Zooming out a bit, we can see even more clearly what an outlier Baz’s current success is. From 2015 through 2024 (excluding the shortened 2020 season), there have been 67 instances of a pitcher sporting a swinging strike rate between 11% and 11.5%, and only 28.4% of them had a strikeout rate of at least 25%, with Sonny Gray in 2019 at the top of the pack with a 28.9% rate. On average, those 67 pitchers have had a 23.4% strikeout rate – not bad, but only slightly above the league average, and nowhere near Baz’s current elite mark.
We can look at this from a different perspective by looking at some more process-oriented stats, and they’ll show the same thing. Baz has thrown 56.8% of his pitches in the strike zone in the early going, compared to an MLB average of 48.7%; hitters are making contact on 83.7% of their swings on pitches in the strike zone, compared to the MLB average of 82.0%; and he is generating a swing on just 24.1% of pitches out of the strike zone, compared to the MLB average of 28.5%. So, he’s throwing a ton of pitches in the strike zone, he isn’t generating many swings and misses on those pitches, and he isn’t generating many swings on the pitches he throws out of the strike zone, which all sounds like a pretty bad strategy for getting strikeouts.
And it is. Since 2015, there have been four other pitchers with an In-Zone% greater than 53%, a chase rate below 25%, and an In-Zone Contact% above 83%, and here’s what those four pitchers managed for their strikeout rates:
- German Marquez, 2017 – 21% K%
- Antonio Senzatela, 2017 – 18.1% K%
- Matt Harvey, 2018 – 19.8% K%
- Austin Gomber, 2023 – 14.4% K%
That’s a small sample size because there just aren’t many pitchers who have done this specific trio of things before. Lower the threshold to a Zone% above 52%, a chase rate below 26%, and an in-zone Contact% above 82%, and you get 18 names, who collectively sported an 18.9% strikeout rate, with the highest coming in at just 23.2%.

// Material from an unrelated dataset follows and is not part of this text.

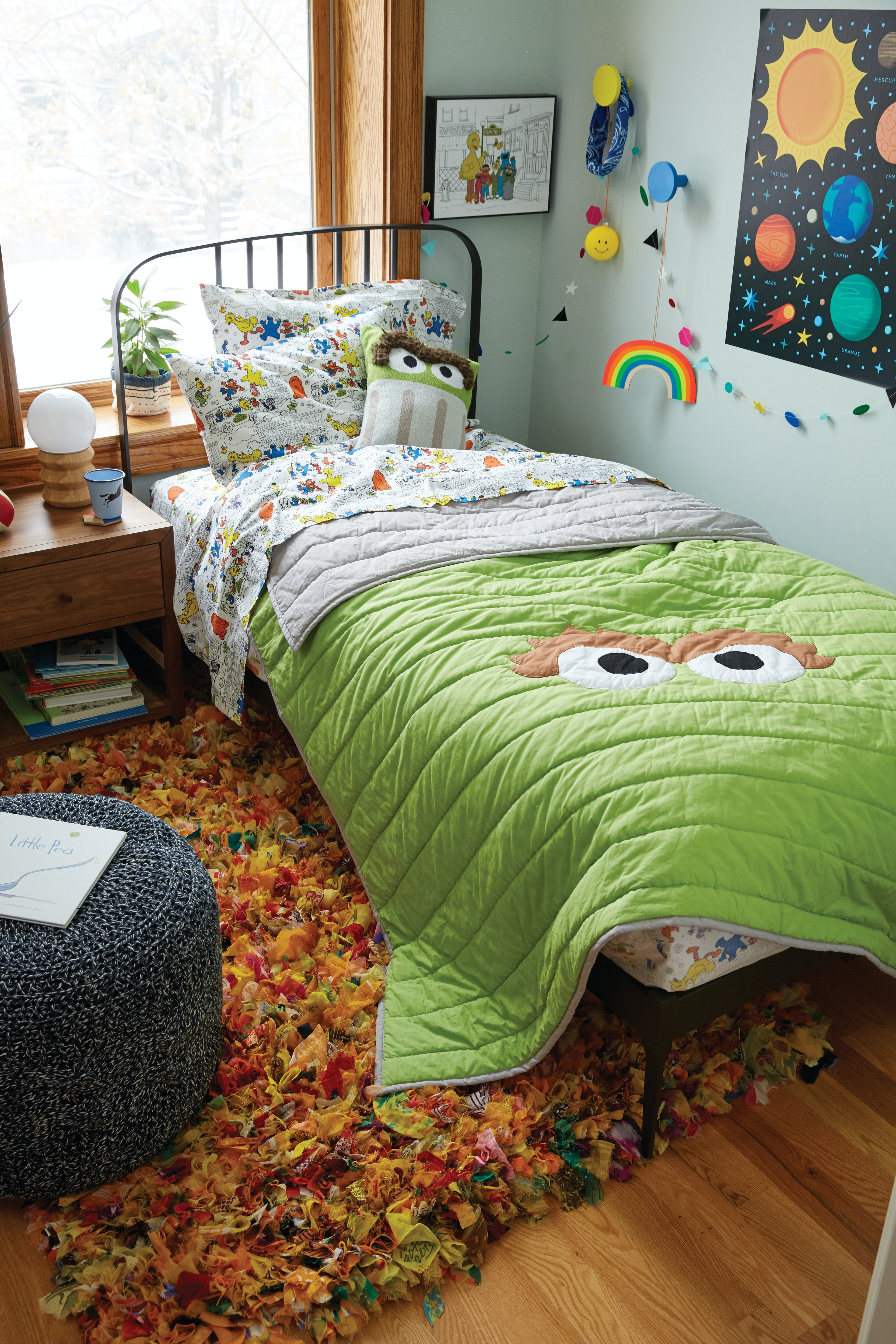 The Sesame Street X Land Nod Collection Is Here Its Good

It’s just hard to get strikeouts if you pitch as much as Baz does in the strike zone and don’t miss many bats. You can get away with it if you generate swings on pitches out of the strike zone, like Justin Steele, George Kirby, Nick Pivetta, or Clayton Kershaw have at various points in their careers. But Baz’s approach isn’t generating those kinds of swings, and it’s going to make sustaining this strikeout success extremely difficult moving forward.
Which is to say, yeah, Baz is probably a sell-high candidate right now. That doesn’t mean I expect the bottom to drop out or that you need to trade him for anything you can get. But it does mean I’m not expecting Baz to be an ace moving forward without some changes to his approach. Maybe he can throw out of the zone strategically a bit more often, ideally with his curveball. Or he could work on rediscovering the feel for his slider that was once his best pitch but which has largely abandoned him since he had Tommy John surgery. Or maybe he could be even more aggressive about throwing his fastball above the strike zone to try to nudge his middling 17.3% whiff rate on that pitch up.
But his approach right now isn’t sustainable. At least not in a way that is likely to make Baz an elite strikeout pitcher. If someone in your league thinks Baz is a burgeoning ace, someone who might just pitch like a top-12 SP the rest of the way, you should be extremely open to trying to move him. Targeting a slow-starting ace like Chris Sale, Garrett Crochet, or Dylan Cease could make a lot of sense if you could pull it off.